To enable/disable reverse-proxy modify the field mentioned below within the server's configuration file
"is_reverse_proxy": false,
Add or remove allowed host names that the server's kestrel service is allowed to process requests to and from. Do not remove the localhost host name, as this is the host name that is used for the reverse proxy. You have to add the host name origin of the web address of your website. If your website is https://cool.web-server.com, the host origin that has to be added is cool.web-server.com.
"AllowedHosts": "cool.web-server.com;localhost",
Forwarded headers are the HTTP headers used in a reverse-proxy configuration that contain information related to the source and the destination.
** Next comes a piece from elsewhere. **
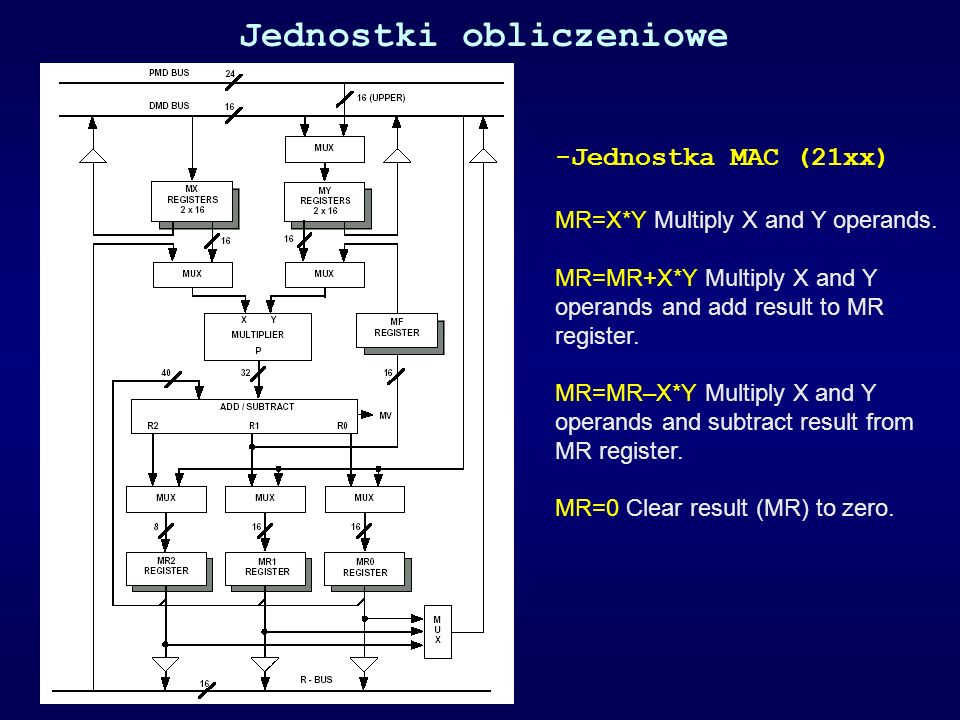 Jednostki obliczeniowe -Jednostka MAC (21xx) MR=X*Y Multiply X and Y operands. MR=MR+X*Y Multiply X and Y operands and add result to MR register. MR=M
A reverse-proxy is a type of server setup that allows clients to make requests to a set server IP address, which in turn will forward the requests to the destination server's IP address where the application is hosted. Reverse-proxy configurations are used in micro-services architecture to delegate requests across multiple services (which are usually hosted on individual servers), as well as creating a barrier between the service and the client for increased protection and anonymity for both the user and the server as well as well as protecting the server against DDoS attacks. The ThetaFTP server app comes pre-configured with headers that are compatible with a Apache Server 2 reverse-proxy setup. To use custom Forwarded Headers modify the field in the configuration file displayed below:
"ForwardedHeaders": {
"ForwardedHeaders": "XForwardedFor, XForwardedProto"
},
X-Forwarded-For (XFF): Holds information about the client that initiated the request and subsequent proxies in a chain of proxies. This parameter may contain IP addresses and, optionally, port numbers. In a chain of proxy servers, the first parameter indicates the client where the request was first made. Subsequent proxy identifiers follow. The last proxy in the chain isn't in the list of parameters. The last proxy's IP address, and optionally a port number, are available as the remote IP address at the transport layer.
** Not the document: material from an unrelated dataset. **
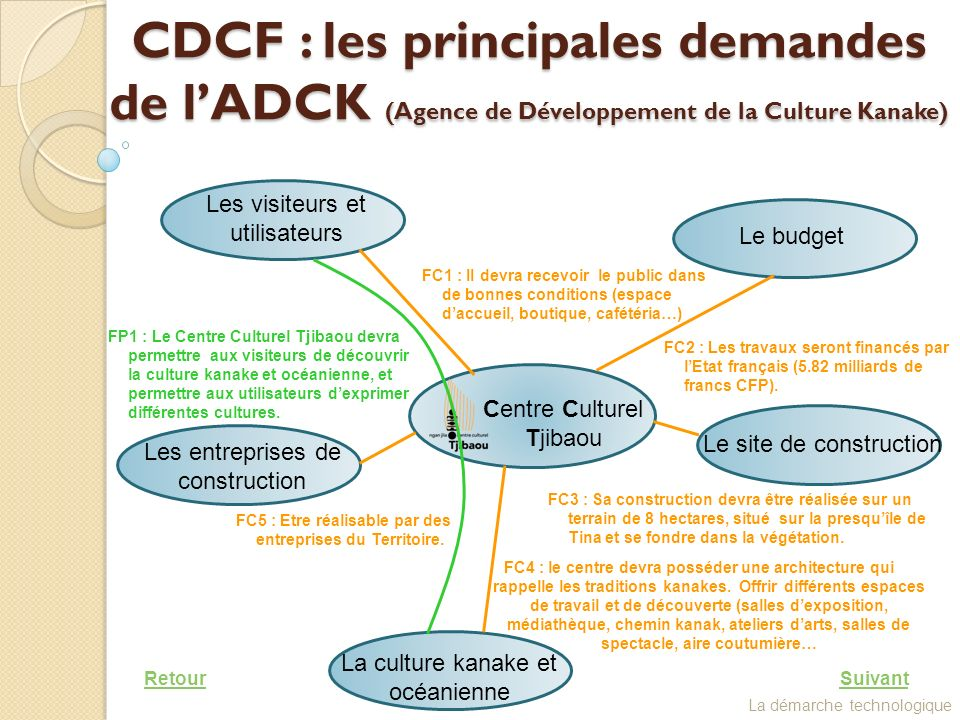 CDCF : les principales demandes de l'ADCK (Agence de Développement de la Culture Kanake)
X-Forwarded-Proto (XPF): The value of the originating scheme, HTTP or HTTPS. The value may also be a list of schemes if the request has traversed multiple proxies.
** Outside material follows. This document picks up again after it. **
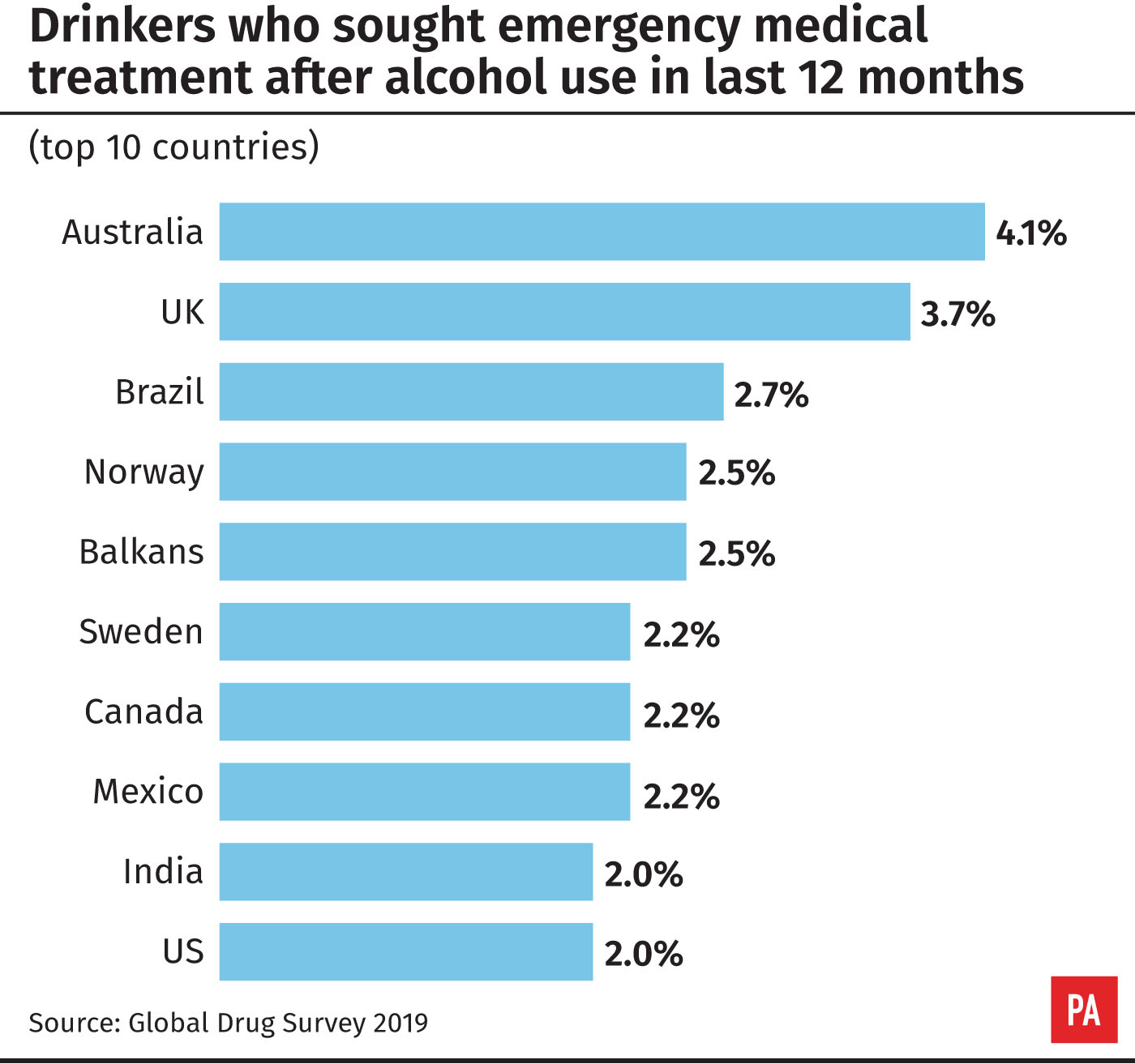 Drinkers who sought emergency medical treatment after alcohol use in last 12 months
X-Forwarded-Host (XFH): The original value of the Host header field. Usually, proxies don't modify the Host header. See Microsoft Security Advisory CVE-2018-0787 for information on an elevation-of-privileges vulnerability that affects systems where the proxy doesn't validate or restrict Host headers to known good values.
X-Forwarded-Prefix: The original base path requested by the client. This header can be useful for applications to correctly generate URLs, redirects, or links back to the client.
Go to the Apache Lounge and download the appropriate Windows binaries.
sudo apt update
sudo apt install apache2
Your namespace provider will ask you to provide a CSR in order to generate and install an SSL certificate on your website. A CSR is a document used to create a public key certificate (client certificate) and transitive certificates (certificate chain certificates) that will complement the public key certificate to make the certificate as a whole valid and secure, based on a private key.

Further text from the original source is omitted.